__DIRECTIVE__. From the account of working as a translator/interpreter, pull out the passage word for word, from "The center’s translator/interpreters" to "a private company.".

__SOURCE TEXT__.
In my 3 years as a translator/interpreter, I learned several things. My experience as a translator/interpreter for marriage migrants allowed me to improve my job skills through training, built up my work history, and gave me many connections, all of which served as a stepping stone to a better job. Since I had only worked at factories before, I had few skills that were useful at an office, but this work taught me about Korean office culture, gave me the knowledge necessary to work in an office, and improved my “white collar” skills like administrative and basic computer skills.
The center’s translator/interpreters play a large role in all programs - including Korean language education and other kinds of multicultural education - from start to finish, in every part from advertising to enrollment and satisfaction surveys. They are such an important part of the center that without them, all programs would grind to a halt. They may be less skilled in composing formal documents than Korean staff members, but it is a fact that they contribute greatly to the center’s success. This point should be recognized in order for the situation to be fair, but the pay that translator/interpreters receive is incomparably lower than that given to Koreans. I had to bear the injustice of this wage gap even though this was a public organization, not a private company.
I wanted to quit rather than receive such discriminatory treatment, but I was afraid. “If I quit this job, will I be able to find work that I like? Can I work at another place with the skills I have?” I pushed the thought of changing jobs aside.

__GIVEN RECORDS__.

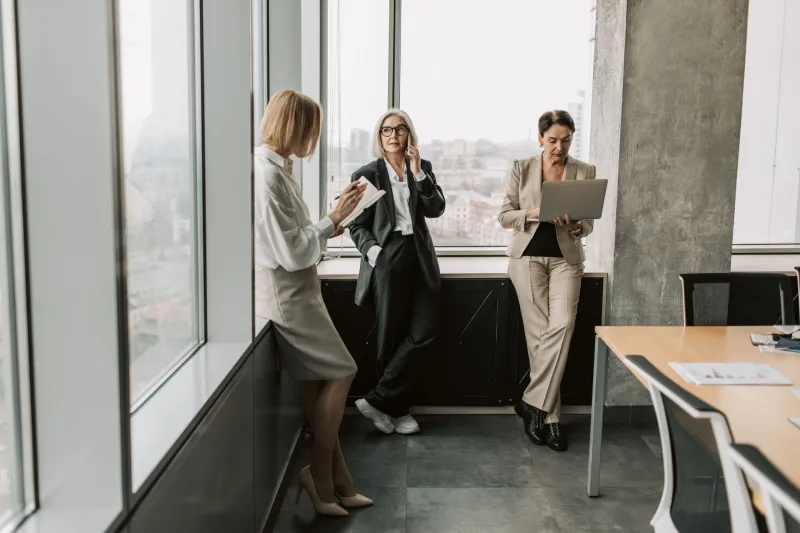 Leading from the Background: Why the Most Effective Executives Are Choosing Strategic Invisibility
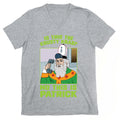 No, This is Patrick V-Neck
* * *
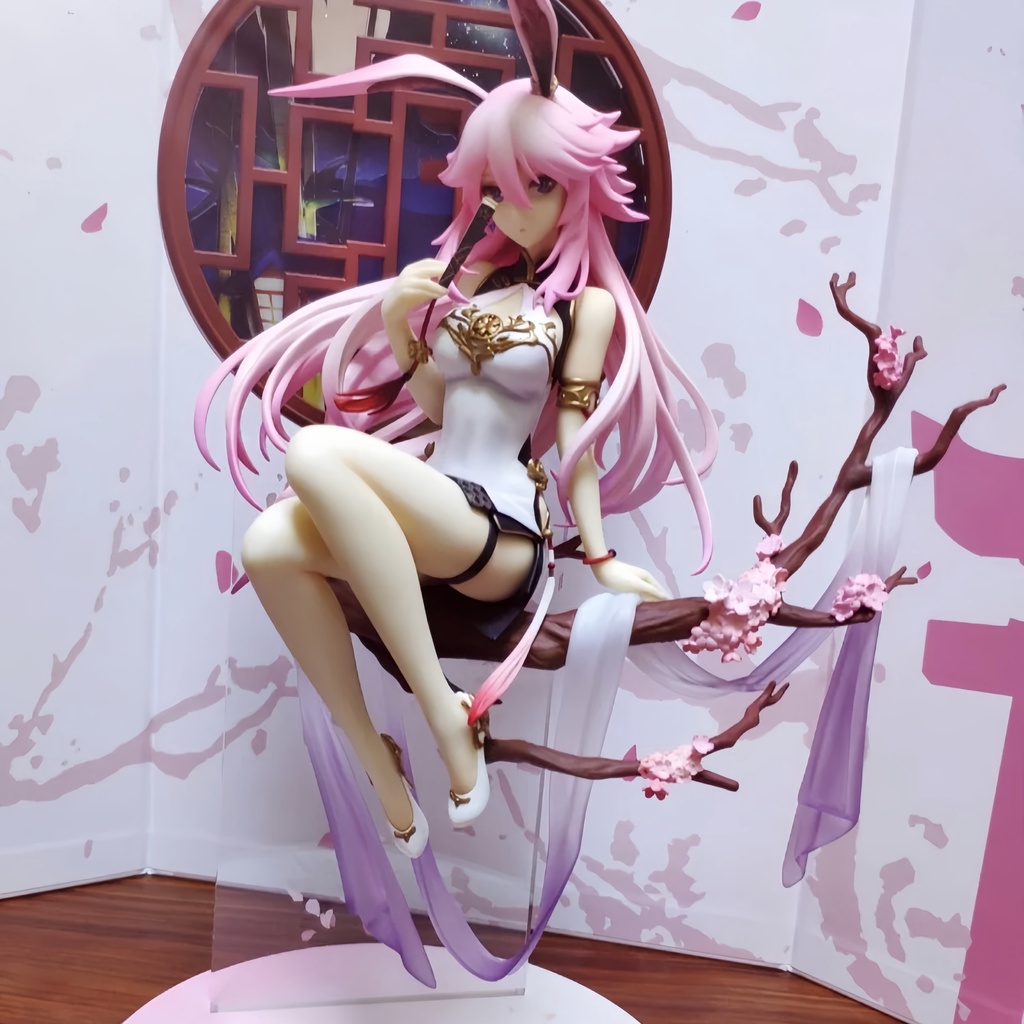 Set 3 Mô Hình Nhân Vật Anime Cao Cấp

__ANSWER BOX__.
The center’s translator/interpreters play a large role in all programs - including Korean language education and other kinds of multicultural education - from start to finish, in every part from advertising to enrollment and satisfaction surveys. They are such an important part of the center that without them, all programs would grind to a halt. They may be less skilled in composing formal documents than Korean staff members, but it is a fact that they contribute greatly to the center’s success. This point should be recognized in order for the situation to be fair, but the pay that translator/interpreters receive is incomparably lower than that given to Koreans. I had to bear the injustice of this wage gap even though this was a public organization, not a private company.